Research books for another fantasy I want to write.

I get to pick the white daphne flowering in the garden – the fragrance fills the bedroom.

I get to think about my gardens, buy plants, dig in the dirt. To dream and plan by reading gardening magazines. I also get to catch up on two issues of Whispering Gallery.

I have a chance to think about cakes I want to make. A ricotta and chocolate berry brownie. Delish!

Maybe I now have time to clean the oven, to go to the cinema with my oldest friend. Even have a hair appointment. Maybe buy some comfy walking shoes for my decrepit feet.

The last few weeks have been filled with playing carer to a banged-up husband as well, whilst simultaneously editing, proof-reading and then more proof-reading of the final pass. It’s good to have the proofs currently being formatted and husband now able to take up more of his own life.

And so, in light of the fact that you will be able to buy Michael on Amazon within days, I leave you with a small extract from the novel:

(Image from

Pavlos raised a piece of wood and Toby ducked under again, the wood coming down hard with all the strength Pavlos had. As it cleaved into the water, splashes shooting into the air, the ferryman screamed with the effort, his teeth bared in a grimace. Michael swam fast toward them, knife held tight, coming up behind Pavlos, ready to stab. But too late, as the man floated in a stain of red, the offending wood drifting from his grasp.

Michael grabbed him from behind and turned the limp form round. Pavlos’ eyes were wide and empty, water splashing into and out of his open mouth. Michael pushed him away and he floated aimlessly, lifelessly.

‘God, Toby! Toby!’ Michael dived, saw the little man drifting below the surface and grabbed his hair. He pulled him up, rolled him onto his back, holding his head clear of the water, thumping his chest, seeing a lump the size of an egg on his head and blood oozing. Toby’s eyes were closed and Michael needed all his strength and concentration to keep both their heads clear of the water. ‘Tobias! Damn you! Breathe!’

He glanced around, saw the caique closing in and prayed like he had never prayed before. ‘Here!
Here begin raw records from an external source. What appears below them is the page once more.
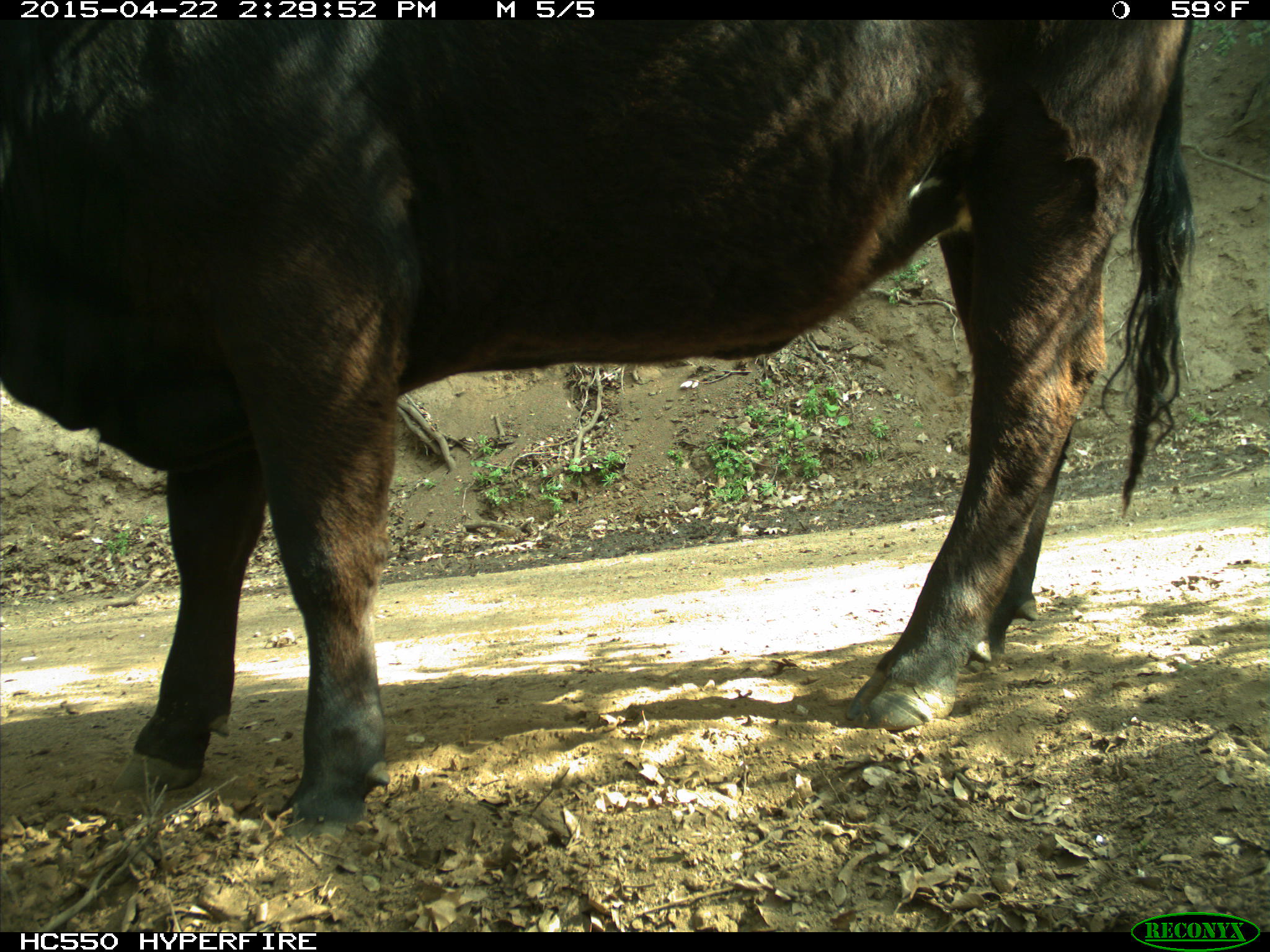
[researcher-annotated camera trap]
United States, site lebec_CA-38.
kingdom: Animalia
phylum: Chordata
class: Mammalia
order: Artiodactyla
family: Bovidae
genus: Bos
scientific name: Bos taurus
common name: domestic cow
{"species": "Bos taurus (domestic cow)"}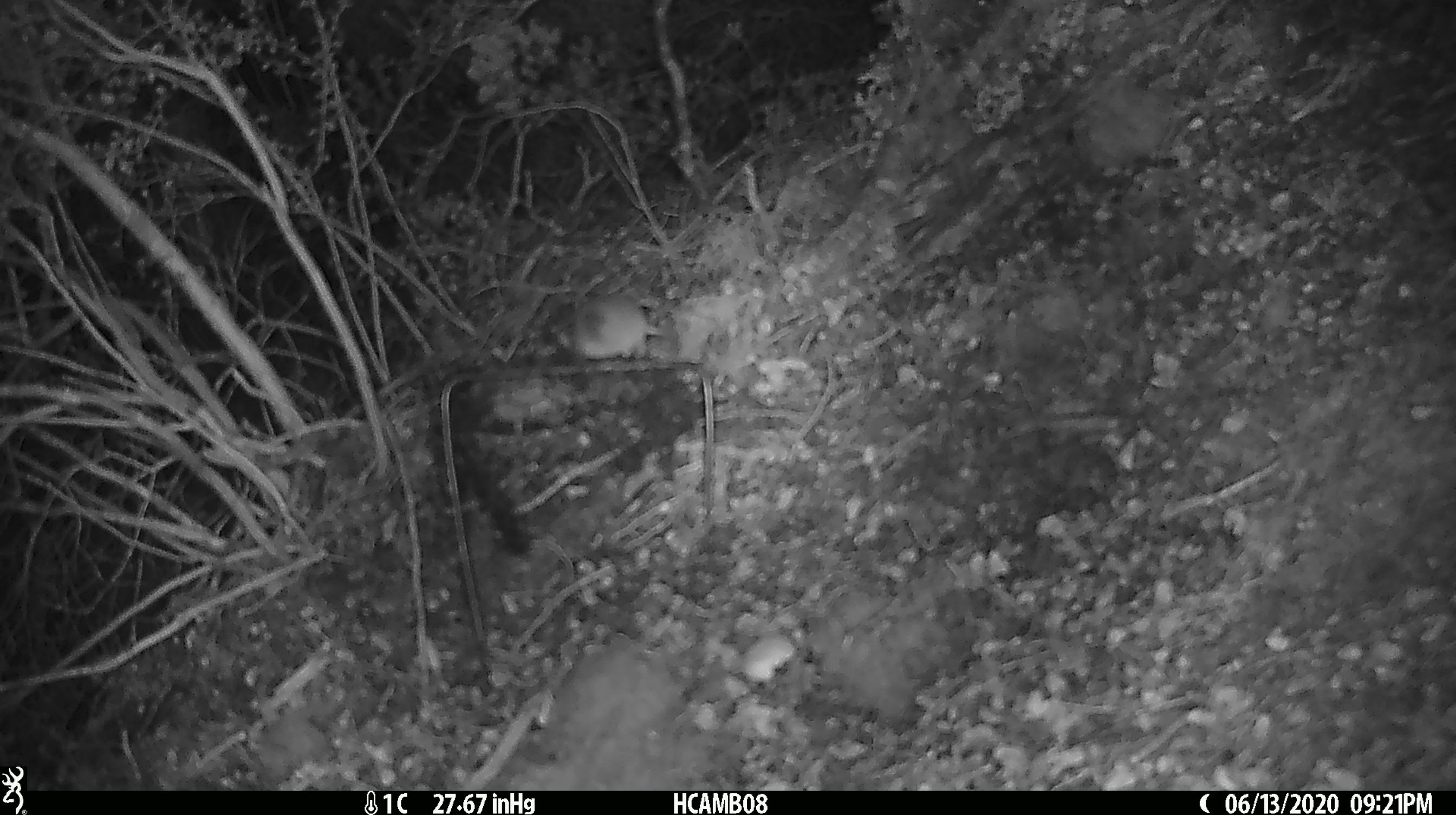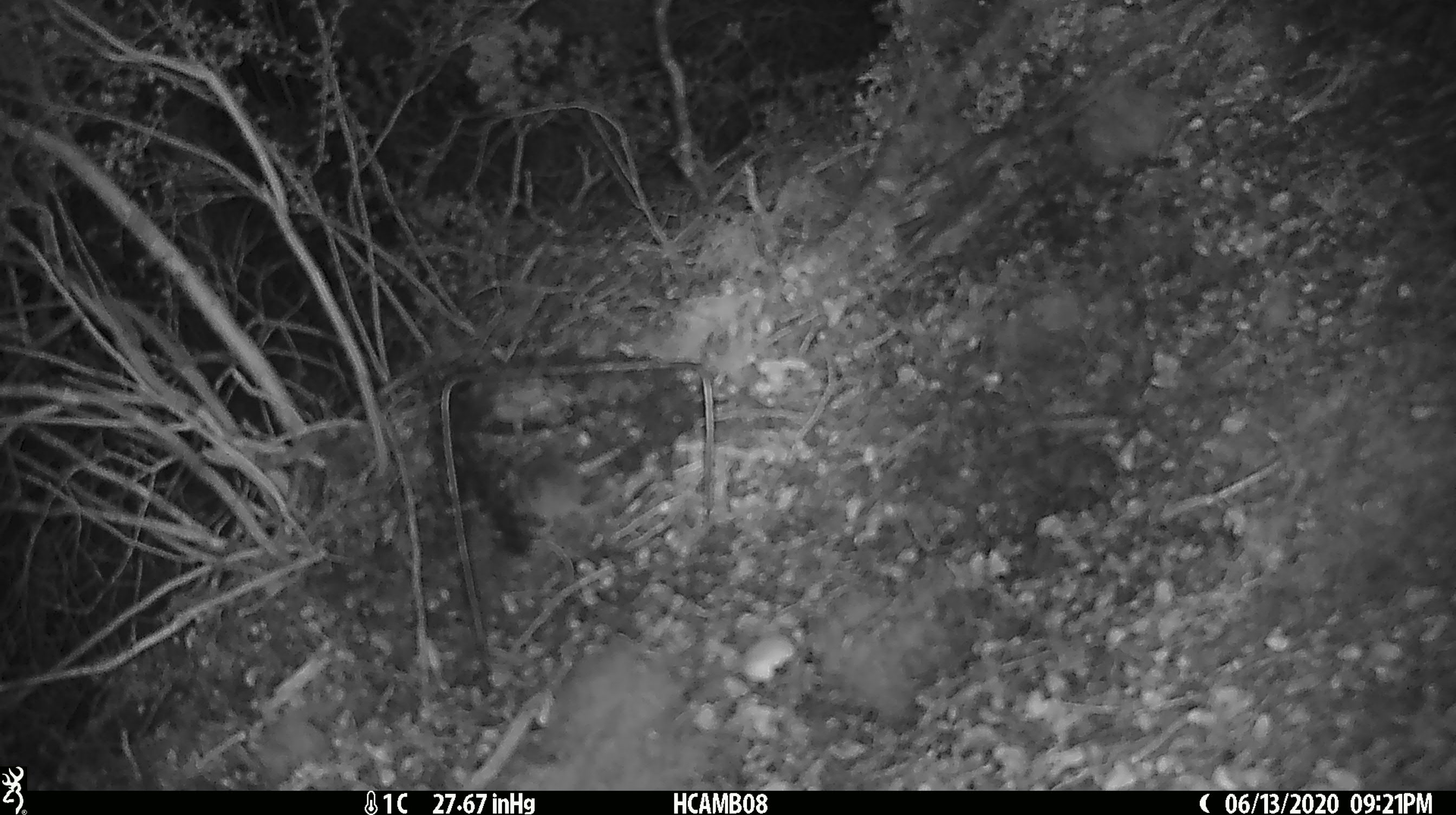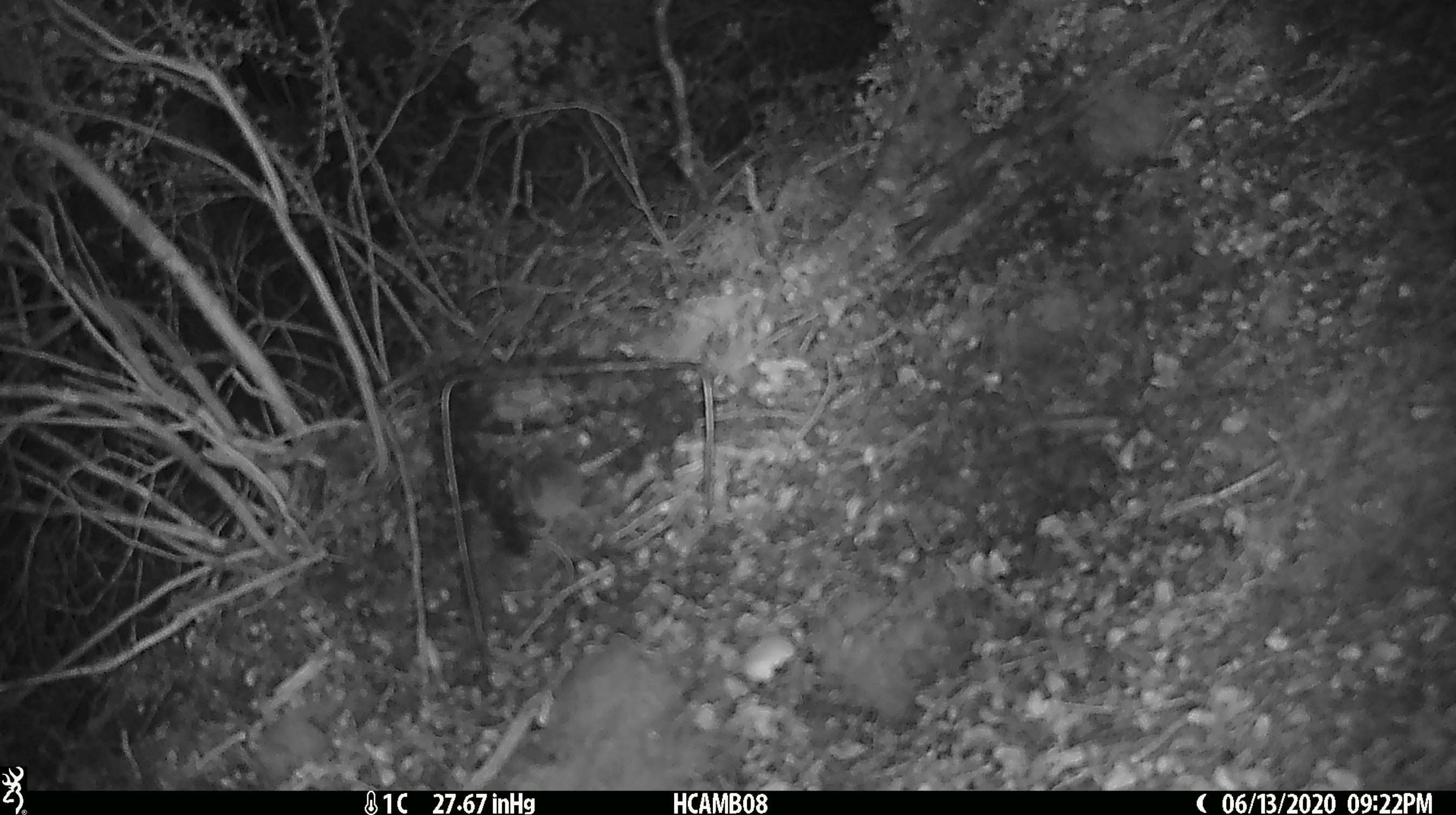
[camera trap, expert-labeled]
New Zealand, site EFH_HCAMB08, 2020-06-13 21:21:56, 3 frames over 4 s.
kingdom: Animalia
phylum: Chordata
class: Mammalia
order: Rodentia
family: Muridae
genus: Mus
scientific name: Mus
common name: mouse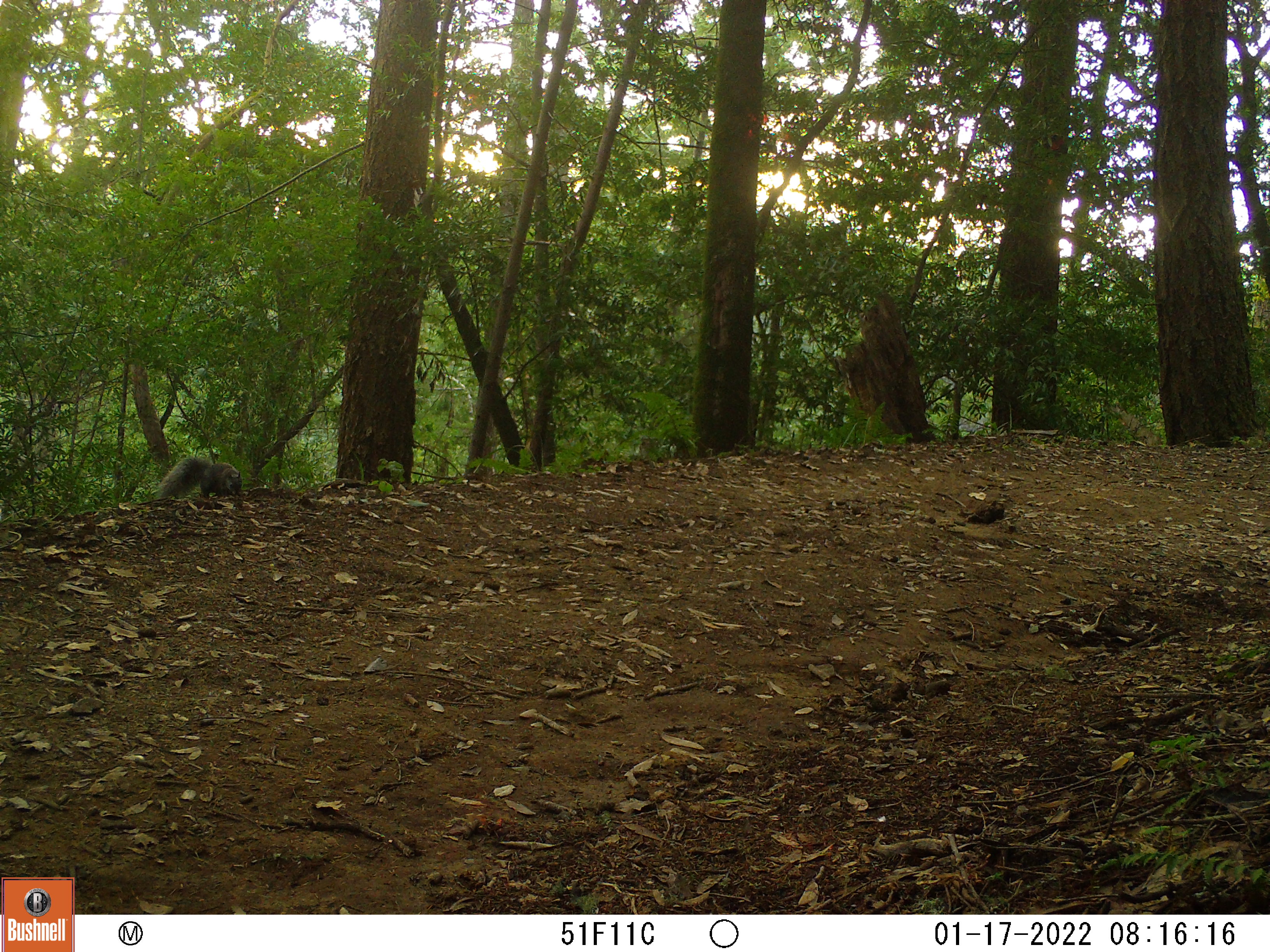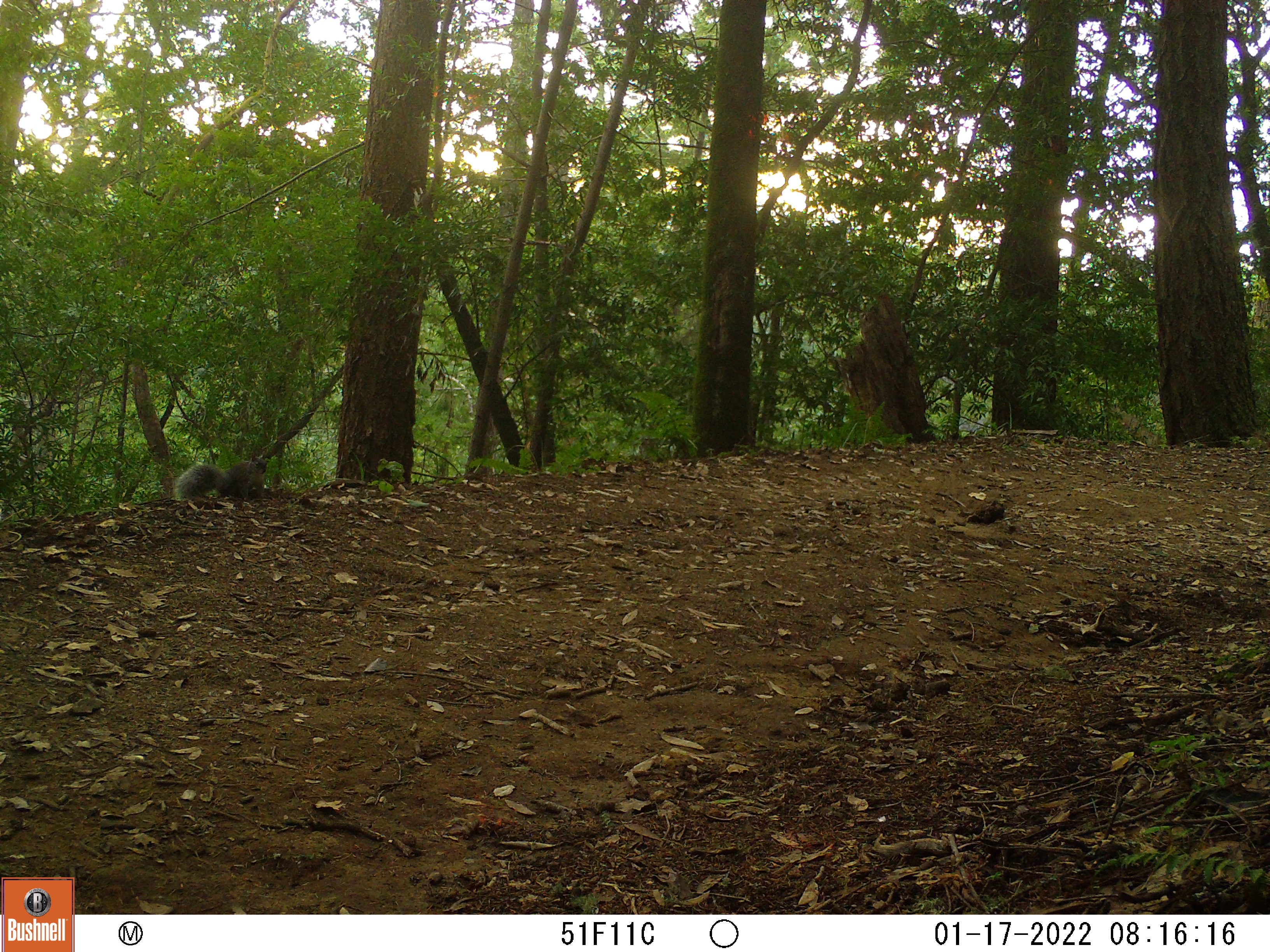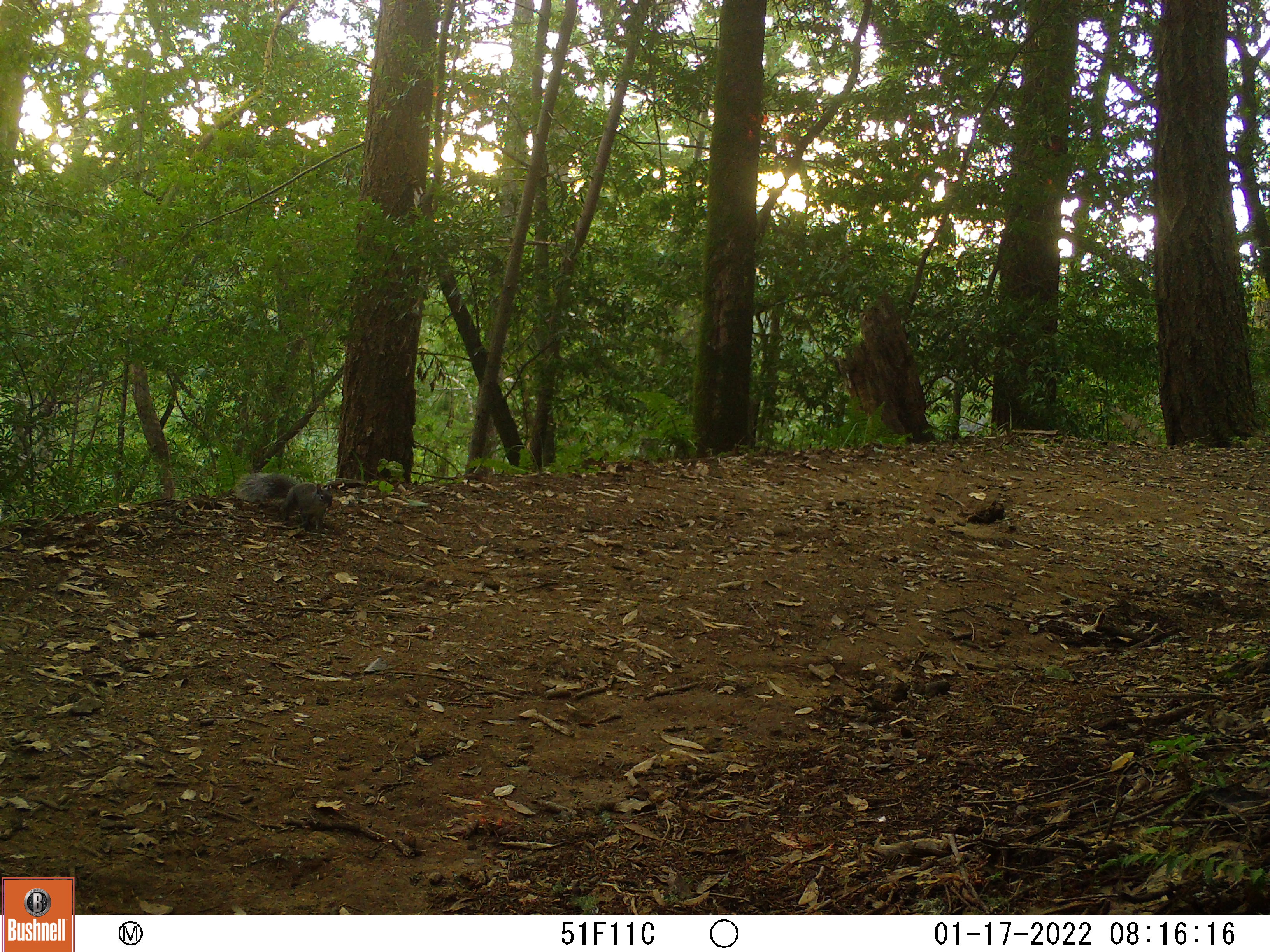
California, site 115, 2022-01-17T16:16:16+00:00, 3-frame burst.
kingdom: Animalia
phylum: Chordata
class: Mammalia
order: Rodentia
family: Sciuridae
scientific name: Sciuridae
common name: squirrel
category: unknown squirrel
Come here!’ And in moments, hands reached down and grabbed Tobias, hauling him over the wale. Crew members’ hands then reached for him but he pointed them toward Hilarius and Christo. ‘No, pick them up. I can wait! One man can’t swim!’

As the crew rowed the caique toward Hilarius, Michael heard a wet cough come from the decks of the vessel. ‘Toby, breathe,’ he called out. ‘Breathe, you little bastard!’

He lay on his back, letting the water cushion him until the caique returned. Holding his arms up to the crew they pulled at him, and he flopped onto the decks. But he needed to see…

‘Tobias!’ he called, then coughed, realising he was bitterly cold and that his skin was blue and white. Someone kindly wrapped a cloak around his shoulders and said, ‘Your little friend breathes but he sleeps long. We can’t wake him.’

Iisoús Christós!’ He tried to push onto his knees but Hilarius, who was sitting beside him and also wrapped in a cloak, held him back with icy hands.

‘Leave it, Michael. There is nothing to be done. When we get to shore, we will call for a litter and send for your physician. You need to breathe and warm yourself in between times.’

‘I’m warm,’ Michael replied bitterly. ‘I’m burning with hate as we speak, Hilarius. Izzo tried to kill Tobias.’

‘Of course. We know this and we knew he would try. Tobias fought the felon well. We can only pray now.’

How phlegmatic was the guard, Michael thought. His own emotions ran hard and hot and it was all he could do not to spew venom. His instinct was to send word to Branco Izzo, to call him out somewhere discrete, to make him pay. Vaguely he heard a harmony on the air from the basilicas of the city and a thought pierced the anger. ‘Is that Sixth Hour?’

‘It is.’ Hilarius rubbed his scarred hands together, pushing body warmth into them as if he were lighting the fire of life. ‘You worry about going to Xylinites by Ninth Hour, do you not?’